(Material shown)

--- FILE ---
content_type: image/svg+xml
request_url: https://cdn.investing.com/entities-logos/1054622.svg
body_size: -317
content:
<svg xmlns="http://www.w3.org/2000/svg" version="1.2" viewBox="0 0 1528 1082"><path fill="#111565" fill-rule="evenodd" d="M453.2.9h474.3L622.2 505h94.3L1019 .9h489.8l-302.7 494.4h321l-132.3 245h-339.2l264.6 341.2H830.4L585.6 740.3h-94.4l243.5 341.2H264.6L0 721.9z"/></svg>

(End Material shown)

_Your task_.
Would you please copy every line of the data exactly?

_Your response_.
--- FILE ---
content_type: image/svg+xml
request_url: https://cdn.investing.com/entities-logos/1054622.svg
body_size: -317
content:
<svg xmlns="http://www.w3.org/2000/svg" version="1.2" viewBox="0 0 1528 1082"><path fill="#111565" fill-rule="evenodd" d="M453.2.9h474.3L622.2 505h94.3L1019 .9h489.8l-302.7 494.4h321l-132.3 245h-339.2l264.6 341.2H830.4L585.6 740.3h-94.4l243.5 341.2H264.6L0 721.9z"/></svg>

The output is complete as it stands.